(Saved data entries)

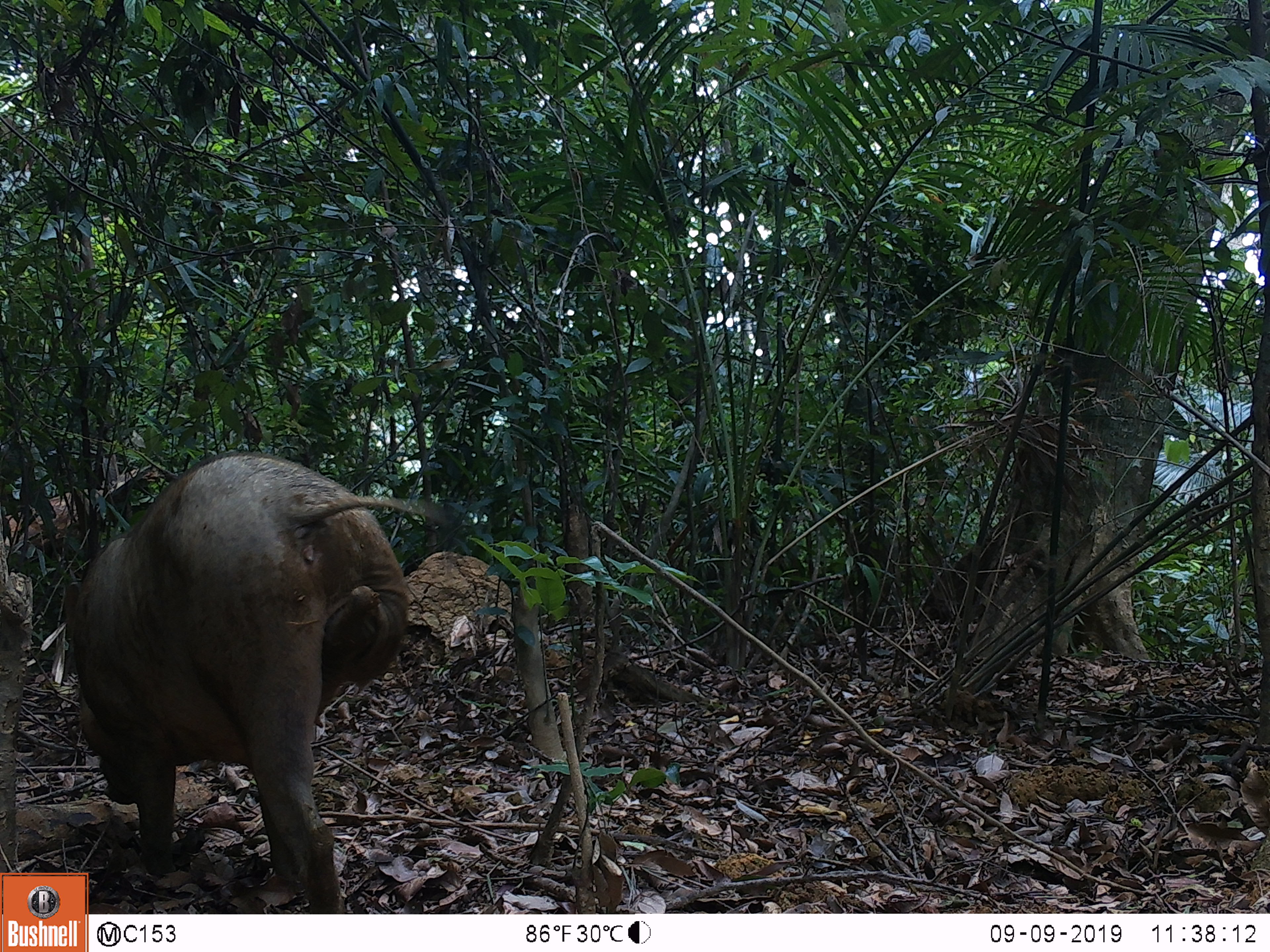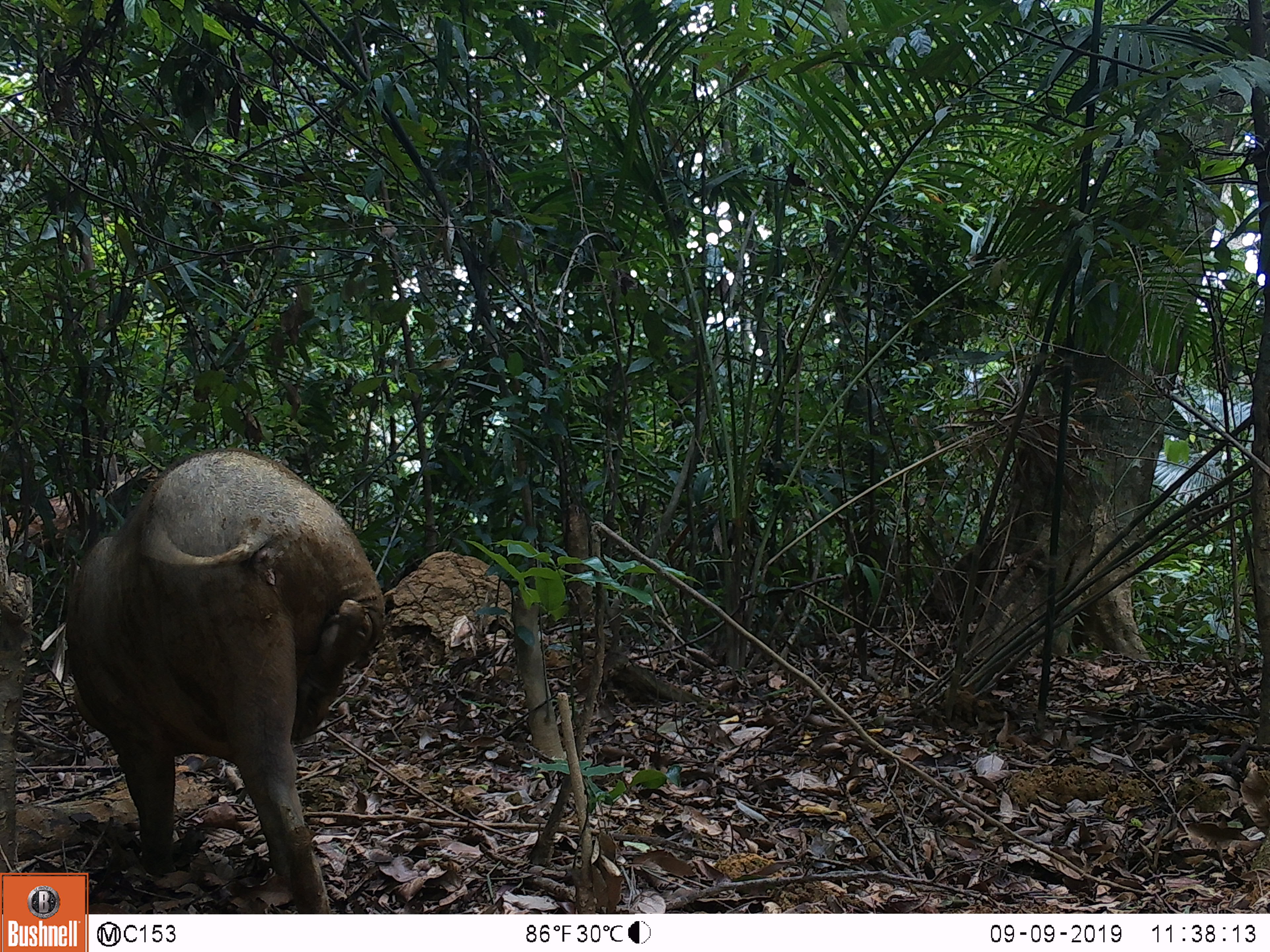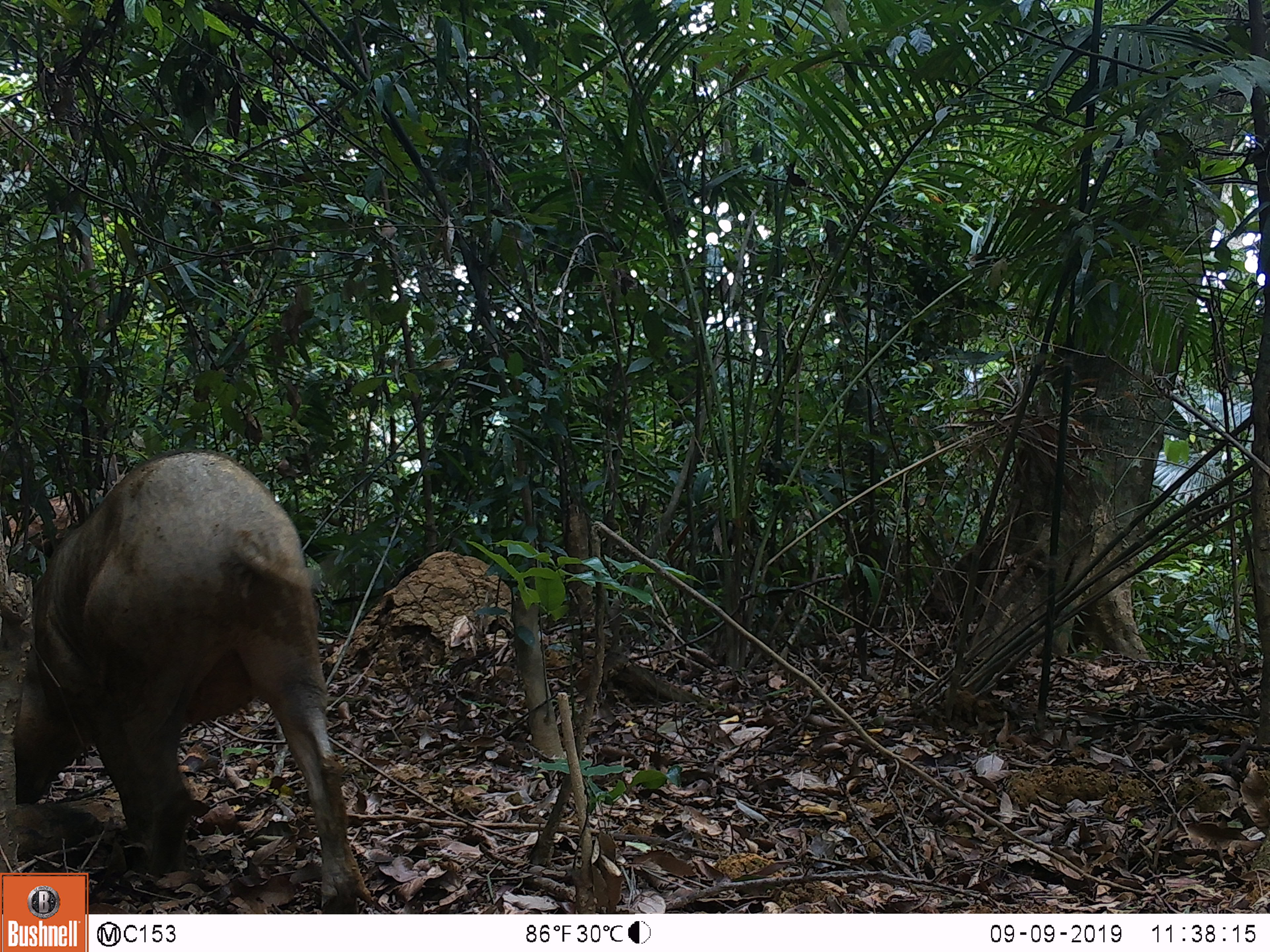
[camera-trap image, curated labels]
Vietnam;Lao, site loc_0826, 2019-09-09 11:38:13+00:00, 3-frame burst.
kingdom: Animalia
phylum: Chordata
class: Mammalia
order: Artiodactyla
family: Suidae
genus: Sus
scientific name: Sus scrofa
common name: eurasian wild pig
Eurasian wild pig (Sus scrofa). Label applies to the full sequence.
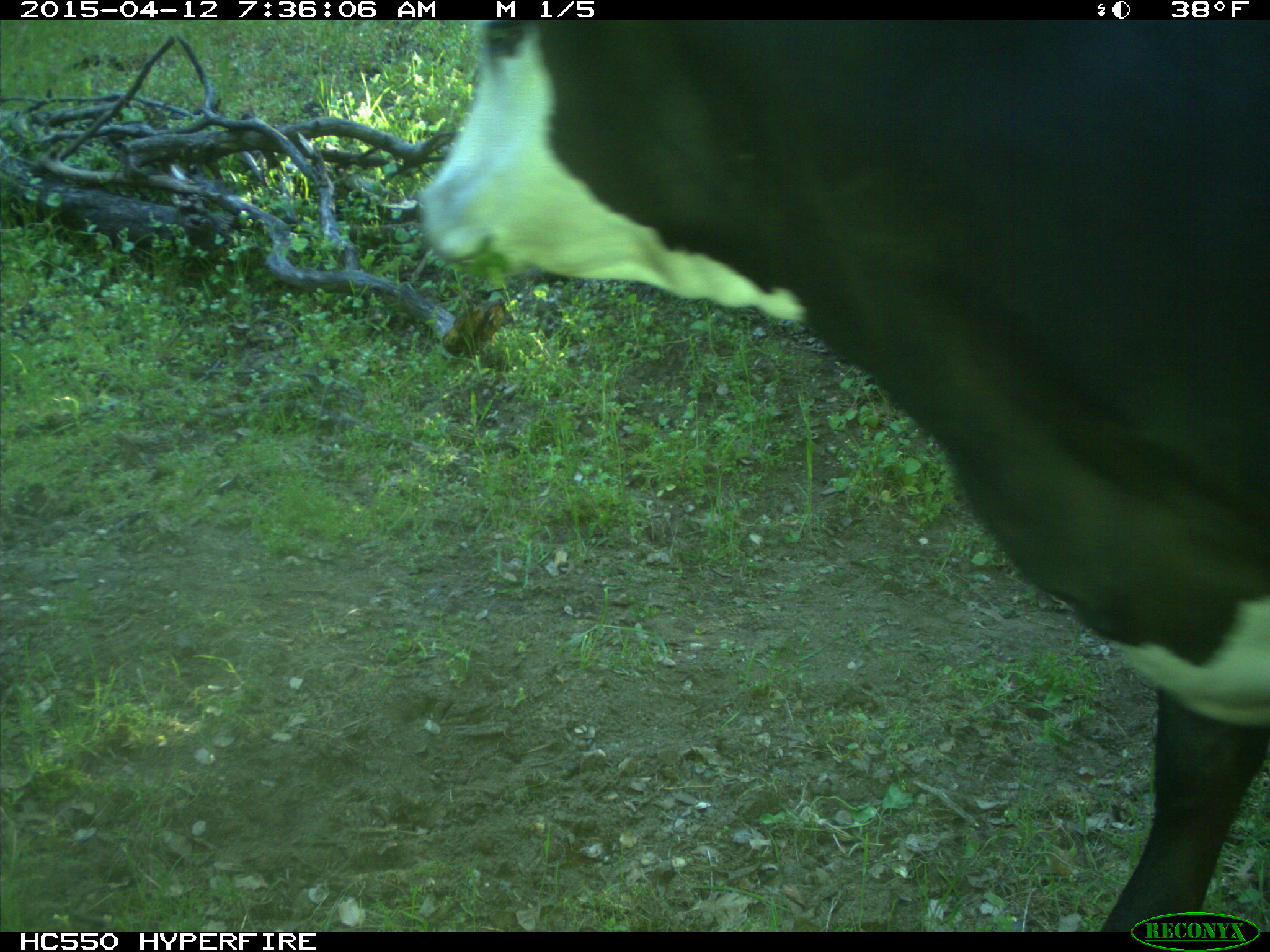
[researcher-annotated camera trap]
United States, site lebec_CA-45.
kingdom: Animalia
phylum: Chordata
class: Mammalia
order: Artiodactyla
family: Bovidae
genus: Bos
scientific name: Bos taurus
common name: domestic cow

• _What is being asked_
Bring together all lines of the entries above in which the string "camera" occurs.

• _Reply to the task_
[camera-trap image, curated labels]
[researcher-annotated camera trap]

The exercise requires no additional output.